:: Records for this exercise ::

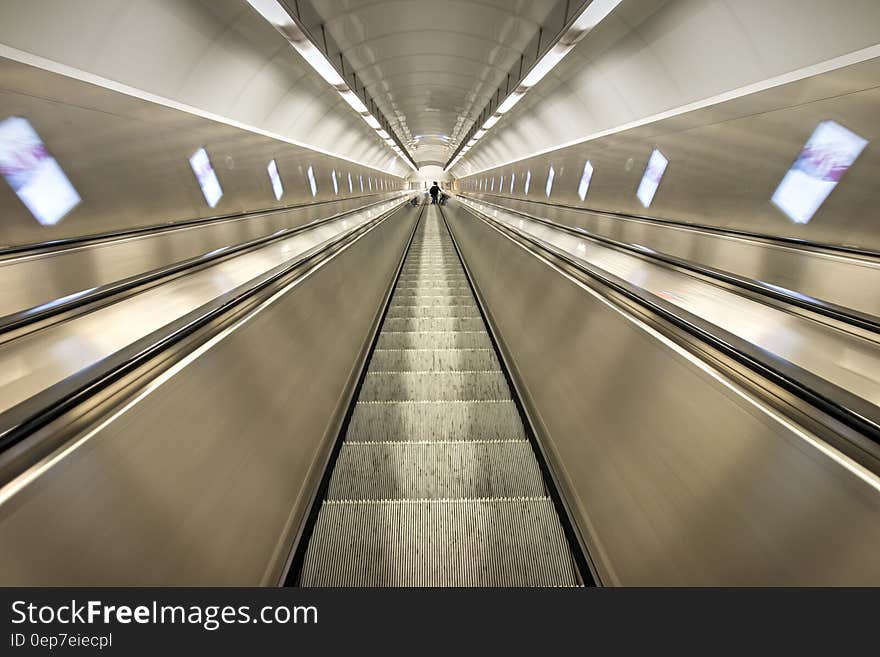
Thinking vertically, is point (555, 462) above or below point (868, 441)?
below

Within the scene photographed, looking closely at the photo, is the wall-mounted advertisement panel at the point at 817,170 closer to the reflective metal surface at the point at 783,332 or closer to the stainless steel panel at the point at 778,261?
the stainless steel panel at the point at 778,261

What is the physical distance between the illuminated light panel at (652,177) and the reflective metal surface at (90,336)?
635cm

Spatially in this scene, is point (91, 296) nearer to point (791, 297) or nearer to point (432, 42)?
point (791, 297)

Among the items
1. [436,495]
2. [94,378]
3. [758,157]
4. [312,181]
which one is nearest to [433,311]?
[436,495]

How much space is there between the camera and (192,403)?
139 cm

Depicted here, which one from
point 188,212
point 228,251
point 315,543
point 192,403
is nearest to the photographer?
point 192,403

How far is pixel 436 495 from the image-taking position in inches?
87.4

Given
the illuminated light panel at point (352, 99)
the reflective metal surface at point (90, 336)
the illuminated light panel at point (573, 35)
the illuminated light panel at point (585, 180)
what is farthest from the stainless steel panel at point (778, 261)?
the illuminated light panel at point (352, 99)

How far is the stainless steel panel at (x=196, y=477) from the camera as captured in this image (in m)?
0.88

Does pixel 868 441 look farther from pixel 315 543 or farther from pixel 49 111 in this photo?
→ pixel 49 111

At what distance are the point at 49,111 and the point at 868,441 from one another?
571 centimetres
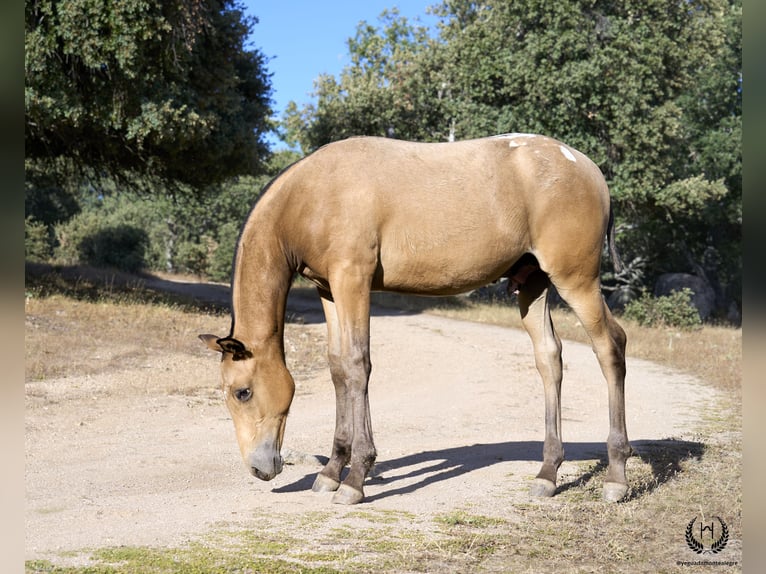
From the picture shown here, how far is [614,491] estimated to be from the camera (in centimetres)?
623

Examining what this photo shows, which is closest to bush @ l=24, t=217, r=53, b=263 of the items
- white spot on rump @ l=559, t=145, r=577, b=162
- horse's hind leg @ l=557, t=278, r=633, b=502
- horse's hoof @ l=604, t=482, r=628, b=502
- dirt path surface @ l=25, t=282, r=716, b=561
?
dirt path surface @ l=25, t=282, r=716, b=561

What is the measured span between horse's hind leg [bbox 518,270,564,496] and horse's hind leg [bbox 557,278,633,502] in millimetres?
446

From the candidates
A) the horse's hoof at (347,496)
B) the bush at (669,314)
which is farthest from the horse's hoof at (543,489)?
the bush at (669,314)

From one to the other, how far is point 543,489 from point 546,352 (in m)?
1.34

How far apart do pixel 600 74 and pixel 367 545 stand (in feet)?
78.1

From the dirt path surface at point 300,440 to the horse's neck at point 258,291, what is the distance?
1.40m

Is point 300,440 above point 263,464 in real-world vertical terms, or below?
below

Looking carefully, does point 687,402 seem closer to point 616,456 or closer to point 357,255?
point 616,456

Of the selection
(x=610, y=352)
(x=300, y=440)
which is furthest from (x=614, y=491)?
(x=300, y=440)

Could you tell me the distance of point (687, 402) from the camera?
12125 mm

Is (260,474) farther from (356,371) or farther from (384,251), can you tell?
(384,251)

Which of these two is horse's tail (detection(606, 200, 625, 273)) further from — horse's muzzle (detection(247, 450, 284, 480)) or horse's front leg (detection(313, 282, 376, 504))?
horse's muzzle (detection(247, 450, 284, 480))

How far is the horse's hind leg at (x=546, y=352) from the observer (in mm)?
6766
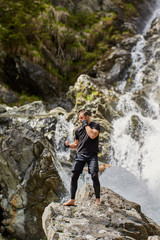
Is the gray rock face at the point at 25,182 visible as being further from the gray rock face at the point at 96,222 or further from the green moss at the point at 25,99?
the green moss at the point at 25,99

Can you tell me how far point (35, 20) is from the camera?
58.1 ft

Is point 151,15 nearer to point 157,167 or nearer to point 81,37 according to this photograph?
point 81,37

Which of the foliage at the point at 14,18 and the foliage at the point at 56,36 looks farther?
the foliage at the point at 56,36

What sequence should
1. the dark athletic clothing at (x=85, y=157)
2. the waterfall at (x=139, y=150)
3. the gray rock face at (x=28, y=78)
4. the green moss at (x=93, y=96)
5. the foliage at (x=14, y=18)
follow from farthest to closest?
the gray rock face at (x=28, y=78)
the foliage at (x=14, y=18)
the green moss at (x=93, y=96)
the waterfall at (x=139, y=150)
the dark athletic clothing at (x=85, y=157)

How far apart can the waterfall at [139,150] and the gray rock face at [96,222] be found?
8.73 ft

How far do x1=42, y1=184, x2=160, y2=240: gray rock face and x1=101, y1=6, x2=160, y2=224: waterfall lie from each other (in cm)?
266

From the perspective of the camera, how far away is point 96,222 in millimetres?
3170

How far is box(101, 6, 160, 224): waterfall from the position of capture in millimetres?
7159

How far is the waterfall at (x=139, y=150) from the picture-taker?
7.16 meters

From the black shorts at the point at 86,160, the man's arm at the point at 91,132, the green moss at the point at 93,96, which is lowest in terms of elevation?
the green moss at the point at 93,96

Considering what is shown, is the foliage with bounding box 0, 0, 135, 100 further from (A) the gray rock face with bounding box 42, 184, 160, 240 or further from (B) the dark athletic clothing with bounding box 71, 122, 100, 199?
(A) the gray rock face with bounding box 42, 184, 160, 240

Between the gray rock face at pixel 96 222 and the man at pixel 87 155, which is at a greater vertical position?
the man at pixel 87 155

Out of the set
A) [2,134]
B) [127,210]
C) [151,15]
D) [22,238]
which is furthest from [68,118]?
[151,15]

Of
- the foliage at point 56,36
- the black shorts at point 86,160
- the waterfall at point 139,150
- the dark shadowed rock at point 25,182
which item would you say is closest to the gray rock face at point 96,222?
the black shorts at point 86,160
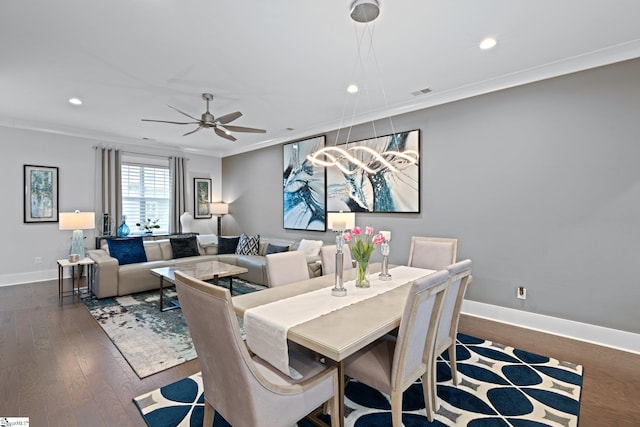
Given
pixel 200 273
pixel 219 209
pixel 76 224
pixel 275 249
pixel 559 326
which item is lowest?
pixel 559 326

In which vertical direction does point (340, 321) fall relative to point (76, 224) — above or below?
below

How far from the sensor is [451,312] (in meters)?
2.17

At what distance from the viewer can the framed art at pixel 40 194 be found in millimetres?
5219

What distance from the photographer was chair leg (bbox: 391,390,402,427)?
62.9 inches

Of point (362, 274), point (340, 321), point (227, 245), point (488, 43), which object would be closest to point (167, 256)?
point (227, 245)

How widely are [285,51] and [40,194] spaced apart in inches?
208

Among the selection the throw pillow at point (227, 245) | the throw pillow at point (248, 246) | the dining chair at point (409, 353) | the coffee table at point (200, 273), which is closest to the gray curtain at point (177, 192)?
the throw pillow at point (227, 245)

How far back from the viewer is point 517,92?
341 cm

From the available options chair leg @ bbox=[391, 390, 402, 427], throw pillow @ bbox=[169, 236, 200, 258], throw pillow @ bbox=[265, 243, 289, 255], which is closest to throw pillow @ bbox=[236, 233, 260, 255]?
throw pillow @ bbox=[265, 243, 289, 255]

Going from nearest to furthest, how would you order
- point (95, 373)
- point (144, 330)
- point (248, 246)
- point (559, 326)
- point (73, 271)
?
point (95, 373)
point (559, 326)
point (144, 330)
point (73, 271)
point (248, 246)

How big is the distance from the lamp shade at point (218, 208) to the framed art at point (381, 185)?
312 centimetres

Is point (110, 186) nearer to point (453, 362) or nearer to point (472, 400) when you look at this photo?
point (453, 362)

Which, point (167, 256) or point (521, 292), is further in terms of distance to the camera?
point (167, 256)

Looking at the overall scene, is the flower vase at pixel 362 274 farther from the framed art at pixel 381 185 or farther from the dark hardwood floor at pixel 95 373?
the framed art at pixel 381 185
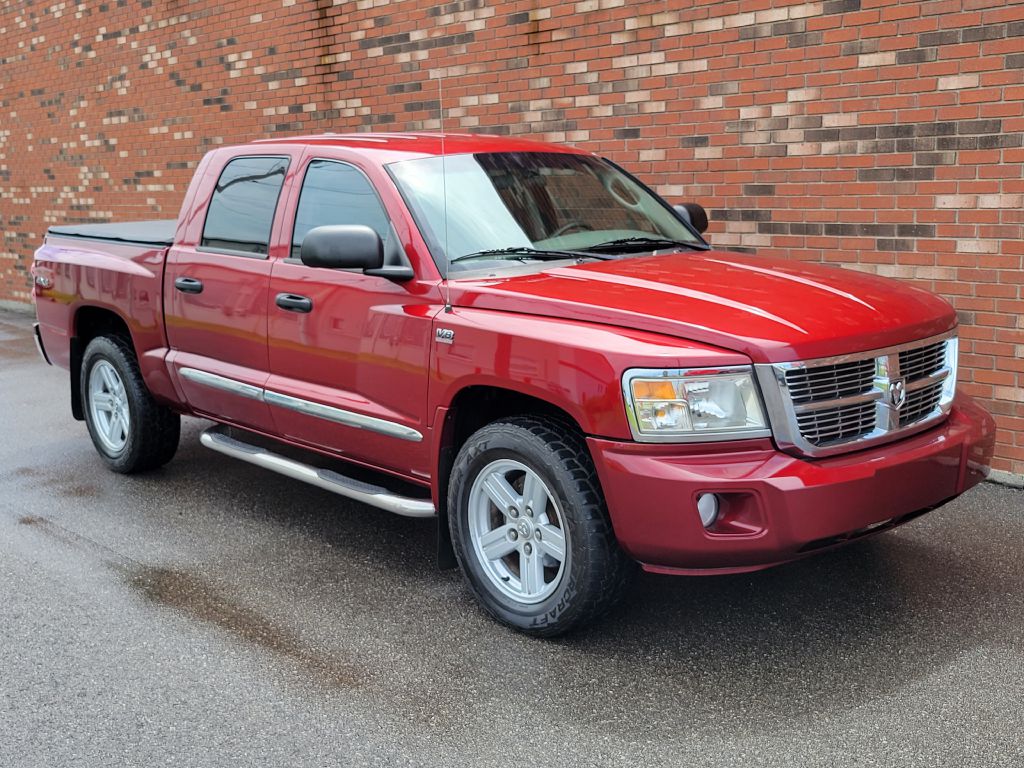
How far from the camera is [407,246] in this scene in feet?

:::

» Direction: Rewrite all of the records above, replacing every "reflective metal surface" with "shiny metal surface" and changing nothing else. Leave the pictures out of your answer.

» Complete output:
Thinking vertically, is point (555, 462) above or below point (868, 441)?
below

Within the scene photographed, looking closely at the photo, is the wall-mounted advertisement panel at the point at 817,170 closer to the shiny metal surface at the point at 783,332 or closer to the stainless steel panel at the point at 778,261?
the stainless steel panel at the point at 778,261

What is the physical distance between the illuminated light panel at (652,177) and the shiny metal surface at (90,336)?
635cm

Spatially in this scene, is point (91, 296) nearer to point (791, 297) or nearer to point (432, 42)?
point (791, 297)

Among the items
1. [436,495]
2. [94,378]
3. [758,157]
4. [312,181]
which one is nearest to [433,311]?
[436,495]

How much space is there between the camera and (192,403)?
139 cm

Depicted here, which one from
point 188,212
point 228,251
point 315,543
point 192,403
is nearest to the photographer?
point 192,403

How far is pixel 436 495 from the image-taking position in inches?
87.4

Given
the illuminated light panel at point (352, 99)
the shiny metal surface at point (90, 336)
the illuminated light panel at point (573, 35)
the illuminated light panel at point (585, 180)
what is farthest from the stainless steel panel at point (778, 261)?
the illuminated light panel at point (352, 99)

How far is the stainless steel panel at (x=196, y=477) from the camera as captured in this image (in m)?
0.88

Does pixel 868 441 look farther from pixel 315 543 or farther from pixel 49 111 in this photo?
→ pixel 49 111

At what distance are the point at 49,111 and the point at 868,441 from one another?
571 centimetres
From the picture shown here, how far is [614,491] estimated to be from the camera (in centimetres)?
623

Examining what this photo shows, which is closest to bush @ l=24, t=217, r=53, b=263 of the items
- white spot on rump @ l=559, t=145, r=577, b=162
- horse's hind leg @ l=557, t=278, r=633, b=502
- horse's hoof @ l=604, t=482, r=628, b=502
- dirt path surface @ l=25, t=282, r=716, b=561
?
dirt path surface @ l=25, t=282, r=716, b=561

What is the measured span between horse's hind leg [bbox 518,270,564,496] and horse's hind leg [bbox 557,278,633,502] in millimetres?
446

From the candidates
A) the horse's hoof at (347,496)
B) the bush at (669,314)
which is farthest from the horse's hoof at (543,489)?
the bush at (669,314)

From one to the other, how far is point 543,489 from point 546,352 (in m)?
1.34

How far apart do pixel 600 74 and pixel 367 545 stand (in feet)?
78.1

From the dirt path surface at point 300,440 to the horse's neck at point 258,291, what is the distance?
1.40m

Is point 300,440 above point 263,464 in real-world vertical terms, or below?
below

Looking carefully, does point 687,402 seem closer to point 616,456 or closer to point 357,255?
point 616,456

Of the selection
(x=610, y=352)
(x=300, y=440)
which is furthest from (x=614, y=491)?
(x=300, y=440)

Could you tell me the distance of point (687, 402) from the camera?
12125 mm

Is (260,474) farther from (356,371) or farther from (384,251), can you tell?
(384,251)

Which of these two is horse's tail (detection(606, 200, 625, 273)) further from — horse's muzzle (detection(247, 450, 284, 480)) or horse's front leg (detection(313, 282, 376, 504))?
horse's muzzle (detection(247, 450, 284, 480))

How far is the horse's hind leg at (x=546, y=352) from the observer (in mm)?
6766
Is the gray rock face at the point at 25,182 visible as being further from the gray rock face at the point at 96,222 or further from the green moss at the point at 25,99?
the green moss at the point at 25,99

Can you tell me how far point (35, 20) is from the camera?
58.1 ft

Is point 151,15 nearer to point 157,167 or nearer to point 81,37 according to this photograph?
point 81,37

Which of the foliage at the point at 14,18 and the foliage at the point at 56,36 looks farther?
the foliage at the point at 56,36

What sequence should
1. the dark athletic clothing at (x=85, y=157)
2. the waterfall at (x=139, y=150)
3. the gray rock face at (x=28, y=78)
4. the green moss at (x=93, y=96)
5. the foliage at (x=14, y=18)
follow from farthest to closest?
the gray rock face at (x=28, y=78)
the foliage at (x=14, y=18)
the green moss at (x=93, y=96)
the waterfall at (x=139, y=150)
the dark athletic clothing at (x=85, y=157)

How far apart can the waterfall at [139,150] and the gray rock face at [96,222] be found?
8.73 ft

How far do x1=42, y1=184, x2=160, y2=240: gray rock face and x1=101, y1=6, x2=160, y2=224: waterfall lie from each other (in cm)?
266

From the perspective of the camera, how far away is point 96,222 in millimetres?
3170

How far is box(101, 6, 160, 224): waterfall from the position of capture in millimetres?
7159

How far is the waterfall at (x=139, y=150) from the picture-taker?
7.16 meters

From the black shorts at the point at 86,160, the man's arm at the point at 91,132, the green moss at the point at 93,96, which is lowest in terms of elevation?
the green moss at the point at 93,96

Considering what is shown, is the foliage with bounding box 0, 0, 135, 100 further from (A) the gray rock face with bounding box 42, 184, 160, 240 or further from (B) the dark athletic clothing with bounding box 71, 122, 100, 199?
(A) the gray rock face with bounding box 42, 184, 160, 240

Between the gray rock face at pixel 96 222 and the man at pixel 87 155, which is at a greater vertical position?
the man at pixel 87 155

Out of the set
A) [2,134]
B) [127,210]
C) [151,15]
D) [22,238]
which is furthest from [68,118]?
[151,15]

Of
- the foliage at point 56,36
- the black shorts at point 86,160
- the waterfall at point 139,150
- the dark shadowed rock at point 25,182
which item would you say is closest to the gray rock face at point 96,222?
the black shorts at point 86,160
Given
pixel 200 273
pixel 219 209
pixel 76 224
pixel 275 249
pixel 559 326
which item is lowest?
pixel 559 326

In which vertical direction does point (340, 321) fall relative to point (76, 224) — above or below?
below

How far from the sensor is [451,312] (in meters)?
2.17

At what distance from the viewer can the framed art at pixel 40 194 be found in millimetres?
5219

What distance from the photographer was chair leg (bbox: 391,390,402,427)?
62.9 inches

Of point (362, 274), point (340, 321), point (227, 245), point (488, 43), which object would be closest to point (167, 256)?
point (227, 245)

How widely are [285,51] and [40,194] spaced apart in inches?
208

Among the selection the throw pillow at point (227, 245) | the throw pillow at point (248, 246) | the dining chair at point (409, 353) | the coffee table at point (200, 273), which is closest to the gray curtain at point (177, 192)?
the throw pillow at point (227, 245)

How far back from the viewer is point 517,92?
341 cm

From the available options chair leg @ bbox=[391, 390, 402, 427], throw pillow @ bbox=[169, 236, 200, 258], throw pillow @ bbox=[265, 243, 289, 255], which is closest to throw pillow @ bbox=[236, 233, 260, 255]?
throw pillow @ bbox=[265, 243, 289, 255]

Going from nearest to furthest, how would you order
- point (95, 373)
- point (144, 330)
- point (248, 246)
- point (559, 326)
- point (73, 271)
?
point (95, 373)
point (559, 326)
point (144, 330)
point (73, 271)
point (248, 246)

How big is the distance from the lamp shade at point (218, 208) to the framed art at point (381, 185)?
312 centimetres

Is point (110, 186) nearer to point (453, 362) or nearer to point (472, 400) when you look at this photo?
point (453, 362)

Which, point (167, 256) or point (521, 292), is further in terms of distance to the camera?
point (167, 256)

Looking at the overall scene, is the flower vase at pixel 362 274 farther from the framed art at pixel 381 185 or farther from the dark hardwood floor at pixel 95 373?
the framed art at pixel 381 185
How far from the camera is [407,246] in this scene in feet?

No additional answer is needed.